Document excerpt:
Segment Open

= CHALET =

CHALET was a mnemonic or prompt indicating a protocol used by United Kingdom (UK) emergency services to report situations that they may be faced with, especially as it relates to major incidents.

Since 2013, the United Kingdom emergency services have been using a new doctrine developed by the Joint Emergency Services Interoperability Principles (JESIP), which sets out the mnemonic ETHANE as an aid to communicating information from the incident scene. CHALET and ETHANE dictate the form in which the receiving control station should get information from the first person or officer on the scene. In some jurisdictions, the alternative ETHANE may be used.

CHALET stands for;
- Casualties: Approximate numbers of dead, injured, and uninjured and approximate numbers of priority 1, 2, and 3 patients, dead, and uninjured
- Hazards: Present and potential.
- Access: Best access routes for emergency vehicles, bottlenecks to avoid, etc.

Segment Closed

Source data:
Segment Open

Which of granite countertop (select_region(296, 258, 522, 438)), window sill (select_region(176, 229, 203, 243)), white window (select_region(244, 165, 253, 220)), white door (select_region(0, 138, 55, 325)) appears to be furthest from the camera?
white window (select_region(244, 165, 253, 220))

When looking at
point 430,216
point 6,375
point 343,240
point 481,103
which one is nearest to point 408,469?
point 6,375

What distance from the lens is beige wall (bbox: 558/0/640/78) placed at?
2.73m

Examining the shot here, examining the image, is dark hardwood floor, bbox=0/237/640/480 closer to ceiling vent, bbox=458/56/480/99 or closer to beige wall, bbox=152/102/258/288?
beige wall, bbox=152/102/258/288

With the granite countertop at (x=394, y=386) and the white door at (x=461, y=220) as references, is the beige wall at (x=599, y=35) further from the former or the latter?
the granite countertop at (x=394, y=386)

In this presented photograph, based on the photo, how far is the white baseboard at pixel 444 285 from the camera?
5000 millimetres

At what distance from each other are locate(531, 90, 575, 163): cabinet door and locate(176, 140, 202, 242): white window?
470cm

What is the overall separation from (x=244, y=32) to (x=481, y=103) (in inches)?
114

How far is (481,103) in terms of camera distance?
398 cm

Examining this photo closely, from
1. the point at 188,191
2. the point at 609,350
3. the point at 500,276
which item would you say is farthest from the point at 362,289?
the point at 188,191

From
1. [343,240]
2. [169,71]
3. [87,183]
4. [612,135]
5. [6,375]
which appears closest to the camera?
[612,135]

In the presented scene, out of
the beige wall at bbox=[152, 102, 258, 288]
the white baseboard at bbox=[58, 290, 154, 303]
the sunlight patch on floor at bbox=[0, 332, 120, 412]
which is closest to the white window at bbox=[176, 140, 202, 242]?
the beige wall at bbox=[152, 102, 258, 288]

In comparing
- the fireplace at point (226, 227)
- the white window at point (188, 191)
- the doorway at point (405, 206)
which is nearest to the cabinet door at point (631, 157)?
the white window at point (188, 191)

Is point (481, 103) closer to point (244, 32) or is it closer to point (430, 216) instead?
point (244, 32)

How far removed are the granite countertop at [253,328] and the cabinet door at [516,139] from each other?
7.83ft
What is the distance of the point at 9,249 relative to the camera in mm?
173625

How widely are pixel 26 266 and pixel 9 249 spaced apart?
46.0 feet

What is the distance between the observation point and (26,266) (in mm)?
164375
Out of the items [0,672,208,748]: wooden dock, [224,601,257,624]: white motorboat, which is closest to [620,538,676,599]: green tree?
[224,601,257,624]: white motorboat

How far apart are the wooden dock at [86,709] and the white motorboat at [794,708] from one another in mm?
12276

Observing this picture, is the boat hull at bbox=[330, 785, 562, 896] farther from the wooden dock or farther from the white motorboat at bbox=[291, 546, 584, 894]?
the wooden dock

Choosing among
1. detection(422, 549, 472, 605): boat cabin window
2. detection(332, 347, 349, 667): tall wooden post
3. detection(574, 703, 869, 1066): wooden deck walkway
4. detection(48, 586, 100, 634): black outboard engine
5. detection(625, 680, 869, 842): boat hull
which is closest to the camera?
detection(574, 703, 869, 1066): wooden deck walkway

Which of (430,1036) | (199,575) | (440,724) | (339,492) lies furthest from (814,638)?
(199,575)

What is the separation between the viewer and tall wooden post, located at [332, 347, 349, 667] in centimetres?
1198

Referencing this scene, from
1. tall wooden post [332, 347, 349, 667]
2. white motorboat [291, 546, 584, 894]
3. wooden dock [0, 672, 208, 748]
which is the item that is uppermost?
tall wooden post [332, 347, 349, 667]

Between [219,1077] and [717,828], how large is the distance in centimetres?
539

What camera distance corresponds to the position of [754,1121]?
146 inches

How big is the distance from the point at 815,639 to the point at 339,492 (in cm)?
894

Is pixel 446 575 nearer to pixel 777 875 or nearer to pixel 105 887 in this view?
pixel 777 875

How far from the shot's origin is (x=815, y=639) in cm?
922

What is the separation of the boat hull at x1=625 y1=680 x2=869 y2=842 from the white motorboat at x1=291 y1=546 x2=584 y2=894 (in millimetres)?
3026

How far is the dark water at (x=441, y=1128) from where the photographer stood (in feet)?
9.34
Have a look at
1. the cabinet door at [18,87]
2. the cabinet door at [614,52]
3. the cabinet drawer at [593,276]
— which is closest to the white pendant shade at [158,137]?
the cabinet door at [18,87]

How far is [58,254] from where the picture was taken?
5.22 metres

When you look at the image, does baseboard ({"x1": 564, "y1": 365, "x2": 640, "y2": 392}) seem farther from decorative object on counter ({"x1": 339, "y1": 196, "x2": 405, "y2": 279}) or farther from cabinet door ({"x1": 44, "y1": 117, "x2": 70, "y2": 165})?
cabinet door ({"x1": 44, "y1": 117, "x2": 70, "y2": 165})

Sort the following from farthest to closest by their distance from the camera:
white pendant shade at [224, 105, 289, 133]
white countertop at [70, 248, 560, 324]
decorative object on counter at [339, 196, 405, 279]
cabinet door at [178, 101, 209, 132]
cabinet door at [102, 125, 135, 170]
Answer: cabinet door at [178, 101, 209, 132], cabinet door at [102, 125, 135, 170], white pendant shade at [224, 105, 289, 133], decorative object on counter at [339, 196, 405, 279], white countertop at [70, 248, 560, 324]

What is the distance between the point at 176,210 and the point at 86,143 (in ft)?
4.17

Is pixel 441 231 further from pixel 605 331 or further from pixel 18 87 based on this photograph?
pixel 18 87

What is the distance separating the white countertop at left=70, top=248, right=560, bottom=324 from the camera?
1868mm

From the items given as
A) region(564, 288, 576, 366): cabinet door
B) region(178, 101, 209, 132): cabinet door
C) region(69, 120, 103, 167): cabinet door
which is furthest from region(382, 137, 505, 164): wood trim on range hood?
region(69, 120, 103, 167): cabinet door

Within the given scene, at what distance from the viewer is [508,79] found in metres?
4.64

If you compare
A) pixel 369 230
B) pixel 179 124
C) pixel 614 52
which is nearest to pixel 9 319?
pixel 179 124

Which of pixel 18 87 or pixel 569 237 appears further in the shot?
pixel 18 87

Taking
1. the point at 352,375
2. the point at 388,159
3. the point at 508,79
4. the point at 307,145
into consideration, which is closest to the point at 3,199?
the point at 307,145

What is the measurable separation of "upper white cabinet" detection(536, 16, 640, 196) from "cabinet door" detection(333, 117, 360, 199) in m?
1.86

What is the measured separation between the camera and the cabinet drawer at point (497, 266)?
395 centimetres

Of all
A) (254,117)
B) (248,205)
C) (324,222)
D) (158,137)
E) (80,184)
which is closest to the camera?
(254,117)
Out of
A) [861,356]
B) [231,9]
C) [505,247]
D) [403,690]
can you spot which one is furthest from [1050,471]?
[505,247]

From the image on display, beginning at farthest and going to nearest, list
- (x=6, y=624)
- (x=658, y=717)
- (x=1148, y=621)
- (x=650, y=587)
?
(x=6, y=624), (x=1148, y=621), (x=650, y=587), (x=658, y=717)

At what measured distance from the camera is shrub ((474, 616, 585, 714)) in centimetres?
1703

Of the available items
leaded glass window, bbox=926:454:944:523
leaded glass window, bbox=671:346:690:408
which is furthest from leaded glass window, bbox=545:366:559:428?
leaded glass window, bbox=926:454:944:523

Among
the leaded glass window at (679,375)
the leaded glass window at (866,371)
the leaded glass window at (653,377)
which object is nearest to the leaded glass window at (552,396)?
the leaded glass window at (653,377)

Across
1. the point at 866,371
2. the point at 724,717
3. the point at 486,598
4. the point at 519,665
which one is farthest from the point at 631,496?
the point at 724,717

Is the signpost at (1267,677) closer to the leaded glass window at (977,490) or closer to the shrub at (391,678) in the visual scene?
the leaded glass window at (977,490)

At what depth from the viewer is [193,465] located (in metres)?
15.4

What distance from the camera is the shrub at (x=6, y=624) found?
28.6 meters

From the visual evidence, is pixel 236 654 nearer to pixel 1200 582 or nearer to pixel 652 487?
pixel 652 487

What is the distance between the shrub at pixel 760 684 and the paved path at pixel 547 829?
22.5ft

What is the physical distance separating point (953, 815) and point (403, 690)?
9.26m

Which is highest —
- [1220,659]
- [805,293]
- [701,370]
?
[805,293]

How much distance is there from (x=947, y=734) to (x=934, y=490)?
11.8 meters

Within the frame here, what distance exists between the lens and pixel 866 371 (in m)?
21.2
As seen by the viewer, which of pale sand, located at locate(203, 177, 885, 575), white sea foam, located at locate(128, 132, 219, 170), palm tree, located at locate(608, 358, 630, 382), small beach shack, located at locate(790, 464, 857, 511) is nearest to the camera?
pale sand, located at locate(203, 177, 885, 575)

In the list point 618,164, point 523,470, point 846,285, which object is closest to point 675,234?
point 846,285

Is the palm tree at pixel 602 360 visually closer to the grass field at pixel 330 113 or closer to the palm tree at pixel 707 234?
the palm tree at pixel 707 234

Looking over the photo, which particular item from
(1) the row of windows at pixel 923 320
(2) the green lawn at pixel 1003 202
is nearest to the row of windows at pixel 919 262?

Segment Closed

What to do:
A. Answer each question from the CHALET article:
(i) Since what year have UK emergency services used the doctrine developed by JESIP?
(ii) What word does the letter H in CHALET stand for?
(iii) From whom should the receiving control station get information, according to CHALET and ETHANE?
B. Revise the stretch of the CHALET article from "CHALET was a" through "may be used.", changing "control station" to "dispatch center".
C. List every term the CHALET article spells out as part of the CHALET mnemonic.
The lines above come from a separate source, not from the CHALET article.

Your responses:
A.
(i) 2013
(ii) Hazards
(iii) From the first person or officer on the scene

B.
CHALET was a mnemonic or prompt indicating a protocol used by United Kingdom (UK) emergency services to report situations that they may be faced with, especially as it relates to major incidents.

Since 2013, the United Kingdom emergency services have been using a new doctrine developed by the Joint Emergency Services Interoperability Principles (JESIP), which sets out the mnemonic ETHANE as an aid to communicating information from the incident scene. CHALET and ETHANE dictate the form in which the receiving dispatch center should get information from the first person or officer on the scene. In some jurisdictions, the alternative ETHANE may be used.

C. Casualties, Hazards, Access